Okulda bir zamanlar okuduğumuz Hayat
Bilgisi dersine hiç benzemiyor. Her yaşta farklı yaşıyoruz onu. Yine de
bilmemiz ve öğrenmemiz gereken nice Sosyal
Bilgiler katında mevzular var. Şakacı
Dünyalı geçmiş hakkında huzurlu,
bugün hakkında kuşkulu, gelecek hakkında sorgulayıcıdır.
Ama ben bazen şöyle de düşünmeden edemiyorum: “Bırakalım bazı şeyler
kendiliğinden olsun.” Her şey olacağına varır!!!
***…***
Şakacı Dünyalılar hayatınızı basitleştirecek şu reçeteyi de bir
köşeye not edin:
- Ø Her zaman ümitli olun; şartlar ne denli zorlaşırsa zorlaşsın.
- Ø Herkese teveccüh gösterin.
- Ø Arkadaşlarınızı, dostlarınızı, yakın komşularınızı, yakın/uzak akrabalarınızı, sevdiklerinizi düzenli olarak davet edin.
- Ø Hayatın sizin için çaldığı her ritimli parçaya tempo tutun ve dans edin.
- Ø Size fırsat doğuran her dakikadan mutluluk elde etmeye çalışın.
- Ø Kalbinizin sesini dinleyin.
- Ø Daha fazla sarılın, kucaklaşın, öpüşün. Birbirinizi daha çok sevin.
- Ø Hobi olarak sevdiğiniz şeyleri yapmaktan keyif alın.
- Ø Size korkunç yüzünü gösteren hayatla dalga geçmesini bilin.
- Ø Mahalleniz ve çevresindeki her şeyi sevin. Şakacı Dünya yaşamak için en güzel yerlerden biridir.
- Ø Her gün yeni şeyler öğrenin.
- Ø Kin taşımayın.
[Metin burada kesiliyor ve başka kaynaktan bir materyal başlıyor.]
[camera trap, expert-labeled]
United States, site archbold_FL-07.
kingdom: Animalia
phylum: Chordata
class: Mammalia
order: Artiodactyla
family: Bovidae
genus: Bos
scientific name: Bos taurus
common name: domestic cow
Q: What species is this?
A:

Asabi kalkarsanız köpürmeyle oturursunuz.
- Ø Geçmişin tüm kötü hatıralarını silin.
- Ø Hayat sizi ne kadar aşağılasa da yukarı çıkmayı deneyin.
- Ø Size zarar veren şeyleri bırakın.
- Ø Kendinize güvenin.
- Ø Daha çok gülümseyin. Hatta kahkaha atın.
- Ø Hayatın gerçek anlamını anlayın.
- Ø Yaşadığınız yere değecek bir şeyler yapın.
- Ø Ne yaparsanız yapın en iyi olanın hasretini içinizde hissedin.
(Bunların bir kısmını gırgır
olarak yazdım, bir kısmını ise gerçekçi.)
Seref Sayman
Kazasker Şakacı Sokak, İstanbul, 22.04.1977
***…***
(*) Önceki Makale: Güldestem: “Kafalama – 3”
(*) Sonraki Makale: Güldestem: “Kafalama – 5”
>>> [iÇERİKdİZİNİ]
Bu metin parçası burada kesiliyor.